C’est en voulant titiller nos origines – dis-moi d’où tu viens, je te dirai qui tu es – que l’on prend conscience de son extrême indigence. Le plus dur, dans l’art, c’est d’accepter nos approximatives traductions, nos vagues croquis, nos maladroites ébauches de l’indicible création qui, pour un court laps de temps, se sont concrétisés dans ce que l’on appelle notre Moi….

En devenant savant, notre regard a suivi notre langage, il est devenu technique. Nous avons déjà expliqué l’impossible, on s’apprête à résoudre l’inconcevable et l’invraisemblable est déjà en équation… Pourtant, nous n’en savons pas plus sur le pourquoi et sur la destinée des choses vivantes… J’ai souvent l’impression étrange que plus on expliquera et plus le mystère s’épaissira.


A quoi reconnaît-on l’empreinte d’une révélation ?


L’empreinte est là, irréfutable, mais nos interprétations divergent quant à l’identification du phénomène. Peu importe ! Une chose est sûre, la révélation dévaste le Moi mégalomaniaque et nous précipite sans ménagement dans le vide, d’où parfois cette heureuse et momentanée sensation de voler. Elle rejoint houleusement l’immuable splendeur, la fangeuse grandeur et la sublime ignominie de ce qui est.


L’intuition poétique, qu’est-ce ?


L’intuition poétique est la part de nous-mêmes qui échappe à la rationalisation.

Elle seule a le pouvoir de réconcilier les forces divines et infernales qui se partagent les mondes. C’est notre « sésame ouvre-toi ». C’est elle qui cherche à s’immiscer dans nos vies de performances robotiques comme la lumière cherche à se glisser par les persiennes de nos chambres closes… C’est elle qui nous rend un peu de dignité en nous ouvrant les portes du doute régénérateur, ami intime de la tolérance et ennemi juré de l’effroyable certitude…


Pourquoi, effroyable certitude ?


Aucun génocide ne provient d’un sceptique. « Le sceptique, au grand désespoir du démon, est l’homme inutilisable par excellence. » (Cioran). La certitude d’avoir raison, de détenir la vérité, conduit inexorablement aux conflits. L’histoire humaine en est la triste preuve. Les convaincus sont hélas souvent vainqueurs…

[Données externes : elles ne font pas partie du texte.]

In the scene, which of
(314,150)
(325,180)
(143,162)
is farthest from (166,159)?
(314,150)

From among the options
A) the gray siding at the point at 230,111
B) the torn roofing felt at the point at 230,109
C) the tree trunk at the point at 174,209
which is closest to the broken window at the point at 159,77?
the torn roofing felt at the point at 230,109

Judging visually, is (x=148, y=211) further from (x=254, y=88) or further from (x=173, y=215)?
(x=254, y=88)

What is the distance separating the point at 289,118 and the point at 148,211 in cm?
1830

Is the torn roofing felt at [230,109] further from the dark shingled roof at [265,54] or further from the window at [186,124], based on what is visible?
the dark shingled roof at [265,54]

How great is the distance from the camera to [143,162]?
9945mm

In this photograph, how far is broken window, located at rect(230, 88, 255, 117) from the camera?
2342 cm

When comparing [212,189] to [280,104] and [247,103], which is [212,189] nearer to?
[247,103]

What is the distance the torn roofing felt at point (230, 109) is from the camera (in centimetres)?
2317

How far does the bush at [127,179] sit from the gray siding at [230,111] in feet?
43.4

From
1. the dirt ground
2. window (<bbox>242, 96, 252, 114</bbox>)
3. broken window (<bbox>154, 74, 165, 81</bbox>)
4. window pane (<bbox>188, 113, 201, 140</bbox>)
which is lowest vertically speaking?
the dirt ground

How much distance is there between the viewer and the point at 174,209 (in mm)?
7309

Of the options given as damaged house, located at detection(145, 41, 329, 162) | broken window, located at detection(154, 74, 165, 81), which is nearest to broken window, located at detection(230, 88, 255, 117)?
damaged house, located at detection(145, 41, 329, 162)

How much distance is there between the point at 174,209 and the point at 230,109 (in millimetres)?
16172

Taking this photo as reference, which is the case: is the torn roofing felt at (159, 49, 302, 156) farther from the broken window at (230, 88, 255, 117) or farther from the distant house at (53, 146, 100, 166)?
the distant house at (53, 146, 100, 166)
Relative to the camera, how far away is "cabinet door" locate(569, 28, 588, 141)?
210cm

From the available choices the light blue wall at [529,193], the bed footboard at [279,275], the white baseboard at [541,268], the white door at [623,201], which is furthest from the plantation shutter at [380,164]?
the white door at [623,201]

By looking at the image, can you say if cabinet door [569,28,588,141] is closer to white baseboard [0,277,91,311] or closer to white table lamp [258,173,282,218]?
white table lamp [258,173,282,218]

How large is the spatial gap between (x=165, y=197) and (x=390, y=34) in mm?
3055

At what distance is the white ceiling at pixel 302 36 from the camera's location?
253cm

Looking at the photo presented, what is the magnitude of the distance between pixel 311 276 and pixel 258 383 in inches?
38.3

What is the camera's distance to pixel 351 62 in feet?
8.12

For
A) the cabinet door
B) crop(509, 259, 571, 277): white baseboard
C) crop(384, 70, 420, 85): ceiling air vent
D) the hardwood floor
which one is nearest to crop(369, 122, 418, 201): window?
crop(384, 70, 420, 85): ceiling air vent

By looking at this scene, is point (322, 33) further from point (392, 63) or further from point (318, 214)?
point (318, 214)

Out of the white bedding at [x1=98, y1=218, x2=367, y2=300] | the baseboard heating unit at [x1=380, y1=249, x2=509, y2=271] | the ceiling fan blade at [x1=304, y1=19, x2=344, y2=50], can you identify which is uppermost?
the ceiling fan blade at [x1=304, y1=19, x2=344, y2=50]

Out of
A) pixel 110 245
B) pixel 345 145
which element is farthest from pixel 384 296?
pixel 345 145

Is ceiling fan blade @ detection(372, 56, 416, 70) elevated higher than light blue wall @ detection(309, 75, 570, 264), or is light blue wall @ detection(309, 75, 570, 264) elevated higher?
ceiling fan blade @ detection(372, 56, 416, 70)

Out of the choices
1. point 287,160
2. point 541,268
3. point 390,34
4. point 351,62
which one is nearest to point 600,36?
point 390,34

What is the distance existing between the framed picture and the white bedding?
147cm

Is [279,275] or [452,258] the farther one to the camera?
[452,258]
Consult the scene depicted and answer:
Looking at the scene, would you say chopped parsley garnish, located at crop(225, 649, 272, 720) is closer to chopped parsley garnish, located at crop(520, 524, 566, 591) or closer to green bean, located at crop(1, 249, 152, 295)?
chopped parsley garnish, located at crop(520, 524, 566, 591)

Etes-vous encore un peu en relation avec le plancher des vaches ?

Trop ! Beaucoup trop encore… Je ne suis qu’en morceau… Il faut être en poussière pour être accepté dans la confrérie des étoiles, notre patrie d’origine. Il va me falloir lâcher encore du lest. Desserrer l’étau constricteur des derniers délices devenus inconsistants… Les offrir comme des perles de sang, comme le soleil nous offre des lambeaux de roses dans le jour finissant.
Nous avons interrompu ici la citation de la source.